A Diffusion model is a type of generative model that involves two processes. In the forward process, noise is incrementally added to an image in a predefined manner, while in the reverse process, the model learns to denoise the samples. During this denoising process, the model learns how to generate samples. Forward Process:

$$ X_0 \rightarrow \cdots \rightarrow X_{t} \rightarrow \cdots \rightarrow X_{T} $$

Reverse Process:

$$ X_T \rightarrow \cdots \rightarrow X_{t} \rightarrow \cdots \rightarrow X_{0} $$

$X_T$: noise $X_0$: original sample

VAE vs. Diffusion model

alt text In diffusion model, the process of adding noise is similar with encoder in VAE, except that it is not learnable. The process of denoise is similar with decoder in VAE.

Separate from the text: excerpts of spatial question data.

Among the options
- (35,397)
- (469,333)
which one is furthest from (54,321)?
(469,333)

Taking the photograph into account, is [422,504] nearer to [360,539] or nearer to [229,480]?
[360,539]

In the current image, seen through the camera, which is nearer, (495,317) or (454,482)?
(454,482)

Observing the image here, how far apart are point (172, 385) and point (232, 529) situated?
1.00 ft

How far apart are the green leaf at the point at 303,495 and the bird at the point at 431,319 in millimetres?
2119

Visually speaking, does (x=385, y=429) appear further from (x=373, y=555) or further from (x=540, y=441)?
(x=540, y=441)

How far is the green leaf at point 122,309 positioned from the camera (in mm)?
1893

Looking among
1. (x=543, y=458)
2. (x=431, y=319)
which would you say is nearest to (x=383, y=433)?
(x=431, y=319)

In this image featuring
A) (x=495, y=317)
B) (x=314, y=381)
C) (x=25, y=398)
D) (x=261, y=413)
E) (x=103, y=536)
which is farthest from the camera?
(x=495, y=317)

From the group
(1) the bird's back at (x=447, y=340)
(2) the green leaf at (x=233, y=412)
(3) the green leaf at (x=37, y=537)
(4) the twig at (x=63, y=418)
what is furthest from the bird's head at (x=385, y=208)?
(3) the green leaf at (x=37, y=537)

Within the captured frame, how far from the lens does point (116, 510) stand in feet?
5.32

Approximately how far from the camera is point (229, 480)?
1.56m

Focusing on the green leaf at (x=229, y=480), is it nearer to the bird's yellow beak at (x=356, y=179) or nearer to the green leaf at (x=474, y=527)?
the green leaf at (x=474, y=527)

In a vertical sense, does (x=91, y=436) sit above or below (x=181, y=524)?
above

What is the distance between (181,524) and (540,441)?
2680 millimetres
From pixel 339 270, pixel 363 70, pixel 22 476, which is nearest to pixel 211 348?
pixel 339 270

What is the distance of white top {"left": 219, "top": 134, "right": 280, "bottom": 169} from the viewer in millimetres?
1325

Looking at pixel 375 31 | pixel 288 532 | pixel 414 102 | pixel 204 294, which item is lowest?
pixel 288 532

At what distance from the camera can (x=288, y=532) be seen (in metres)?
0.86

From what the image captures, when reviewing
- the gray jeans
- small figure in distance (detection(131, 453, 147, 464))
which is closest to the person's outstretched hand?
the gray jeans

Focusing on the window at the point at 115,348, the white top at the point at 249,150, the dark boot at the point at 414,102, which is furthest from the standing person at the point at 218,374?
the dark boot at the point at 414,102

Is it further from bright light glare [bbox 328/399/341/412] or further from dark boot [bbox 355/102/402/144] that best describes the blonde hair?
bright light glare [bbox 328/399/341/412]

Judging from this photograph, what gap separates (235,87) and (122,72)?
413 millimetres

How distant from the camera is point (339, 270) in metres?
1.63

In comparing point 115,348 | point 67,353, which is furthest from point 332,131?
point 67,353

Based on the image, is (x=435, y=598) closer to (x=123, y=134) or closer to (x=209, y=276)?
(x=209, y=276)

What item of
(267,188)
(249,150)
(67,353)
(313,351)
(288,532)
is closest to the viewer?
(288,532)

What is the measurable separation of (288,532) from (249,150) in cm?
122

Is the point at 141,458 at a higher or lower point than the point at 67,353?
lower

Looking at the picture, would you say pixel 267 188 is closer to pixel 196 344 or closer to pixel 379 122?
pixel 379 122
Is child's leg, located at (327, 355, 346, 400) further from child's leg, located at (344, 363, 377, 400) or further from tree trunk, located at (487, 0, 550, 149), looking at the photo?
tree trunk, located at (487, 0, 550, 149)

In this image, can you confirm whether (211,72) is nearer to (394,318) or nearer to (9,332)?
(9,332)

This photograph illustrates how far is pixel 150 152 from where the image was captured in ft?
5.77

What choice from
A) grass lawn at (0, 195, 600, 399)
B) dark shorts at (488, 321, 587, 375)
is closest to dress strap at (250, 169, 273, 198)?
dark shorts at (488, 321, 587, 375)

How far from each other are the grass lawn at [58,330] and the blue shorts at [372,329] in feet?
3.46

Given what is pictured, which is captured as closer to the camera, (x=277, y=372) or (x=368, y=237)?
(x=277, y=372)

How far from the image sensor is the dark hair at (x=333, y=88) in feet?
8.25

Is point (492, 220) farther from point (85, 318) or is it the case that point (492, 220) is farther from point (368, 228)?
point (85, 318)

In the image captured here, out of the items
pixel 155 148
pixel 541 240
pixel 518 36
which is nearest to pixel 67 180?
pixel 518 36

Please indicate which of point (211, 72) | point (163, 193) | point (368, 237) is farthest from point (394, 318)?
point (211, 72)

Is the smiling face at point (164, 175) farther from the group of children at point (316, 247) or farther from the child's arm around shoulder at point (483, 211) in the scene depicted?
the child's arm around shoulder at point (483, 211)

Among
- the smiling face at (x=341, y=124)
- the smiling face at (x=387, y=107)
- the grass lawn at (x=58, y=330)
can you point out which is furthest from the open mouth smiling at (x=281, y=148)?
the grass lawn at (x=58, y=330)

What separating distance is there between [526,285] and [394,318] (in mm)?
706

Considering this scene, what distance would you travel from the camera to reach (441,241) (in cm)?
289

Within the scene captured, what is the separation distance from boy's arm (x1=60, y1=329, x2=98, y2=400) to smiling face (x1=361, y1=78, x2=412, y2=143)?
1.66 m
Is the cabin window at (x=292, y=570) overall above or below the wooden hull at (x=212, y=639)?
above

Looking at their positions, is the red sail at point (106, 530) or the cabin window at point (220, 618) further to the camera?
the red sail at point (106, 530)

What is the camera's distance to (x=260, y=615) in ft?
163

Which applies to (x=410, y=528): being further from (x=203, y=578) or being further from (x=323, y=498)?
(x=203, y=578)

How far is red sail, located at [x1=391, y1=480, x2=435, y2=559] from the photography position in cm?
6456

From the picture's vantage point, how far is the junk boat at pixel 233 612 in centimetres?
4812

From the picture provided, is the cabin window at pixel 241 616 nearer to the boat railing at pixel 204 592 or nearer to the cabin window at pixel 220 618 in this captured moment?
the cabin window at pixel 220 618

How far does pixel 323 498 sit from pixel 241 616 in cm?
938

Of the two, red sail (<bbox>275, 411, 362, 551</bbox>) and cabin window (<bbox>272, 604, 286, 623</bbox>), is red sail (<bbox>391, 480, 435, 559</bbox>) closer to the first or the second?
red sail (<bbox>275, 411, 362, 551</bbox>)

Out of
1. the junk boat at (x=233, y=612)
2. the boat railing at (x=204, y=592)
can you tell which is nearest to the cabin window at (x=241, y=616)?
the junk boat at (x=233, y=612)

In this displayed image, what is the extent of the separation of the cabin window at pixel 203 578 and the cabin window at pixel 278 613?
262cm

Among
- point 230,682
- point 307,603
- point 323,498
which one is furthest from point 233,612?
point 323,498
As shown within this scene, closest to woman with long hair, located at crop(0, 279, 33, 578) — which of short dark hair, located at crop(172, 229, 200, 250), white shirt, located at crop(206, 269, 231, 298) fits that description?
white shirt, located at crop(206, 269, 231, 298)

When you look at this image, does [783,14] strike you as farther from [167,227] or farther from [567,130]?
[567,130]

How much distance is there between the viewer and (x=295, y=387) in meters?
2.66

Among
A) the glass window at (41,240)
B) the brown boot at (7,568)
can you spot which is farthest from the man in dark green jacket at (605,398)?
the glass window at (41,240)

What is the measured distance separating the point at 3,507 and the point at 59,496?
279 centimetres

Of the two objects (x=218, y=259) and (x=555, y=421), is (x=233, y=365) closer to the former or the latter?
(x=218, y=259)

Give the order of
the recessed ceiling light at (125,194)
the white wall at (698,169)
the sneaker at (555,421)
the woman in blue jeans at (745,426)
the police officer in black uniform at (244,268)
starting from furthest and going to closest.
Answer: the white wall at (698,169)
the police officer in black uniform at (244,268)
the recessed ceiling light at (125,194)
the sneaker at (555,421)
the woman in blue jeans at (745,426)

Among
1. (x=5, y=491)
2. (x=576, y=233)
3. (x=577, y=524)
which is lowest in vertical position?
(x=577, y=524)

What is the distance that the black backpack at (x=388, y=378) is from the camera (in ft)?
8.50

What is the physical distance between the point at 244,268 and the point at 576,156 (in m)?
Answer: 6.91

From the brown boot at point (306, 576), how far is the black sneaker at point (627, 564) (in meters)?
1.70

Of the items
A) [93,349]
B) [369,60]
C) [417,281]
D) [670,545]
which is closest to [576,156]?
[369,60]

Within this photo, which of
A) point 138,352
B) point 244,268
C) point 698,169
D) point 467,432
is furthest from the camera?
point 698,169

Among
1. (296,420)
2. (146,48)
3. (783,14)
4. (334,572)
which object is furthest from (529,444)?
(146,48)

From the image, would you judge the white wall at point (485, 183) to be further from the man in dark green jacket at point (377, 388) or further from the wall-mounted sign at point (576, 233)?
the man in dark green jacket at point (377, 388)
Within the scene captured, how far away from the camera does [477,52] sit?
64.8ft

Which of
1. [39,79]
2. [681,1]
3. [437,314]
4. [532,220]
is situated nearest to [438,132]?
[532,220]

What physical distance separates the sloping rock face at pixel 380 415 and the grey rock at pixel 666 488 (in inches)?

Training and Sampling in Diffusion model

alt text $\mathbf{\epsilon}_{\theta}$ is a noise predictor. It take as input the noised image, and time step $t$ to predict the noise.

alt text Notably, after removing the noise, additional noise $\mathbf{z}$ is added.

How to implement a diffusion model

  1. Define $\epsilon$.
  2. based on $\epsilon$, Generate training data based on $q(x_t|x_0)$.
    • The generated data $x$ include two parts $x_t$ and $t$.
    • the label is $\epsilon$.
  3. Use the generated data to train the model $\hat{\epsilon} = \epsilon_{\theta}(x_t, t)$, which predict the noise.
  4. Generate New Data Based on $q(x_{t-1}|x_t, x_0)$:
    • Sample $x_T$ from a standard normal distribution.
    • Progressively obtain $x_{T-1}$, $x_{T-2}$ …, $x_0$ based on $q(x_{t-1}|x_t, x_0)$.
    • The final $x_0$ represents the generated data.

The following section provides details about $q(x_t|x_0)$ and $q(x_{t-1}|x_t, x_0)$.

Forward Process

The forward process is one where noise is gradually added to the original distribution of the image $x_0 \sim q(x_0)$.

The distribution between adjacent time steps is given as follows, where $\beta_t$ is a predefined parameter that increases gradually with each time step.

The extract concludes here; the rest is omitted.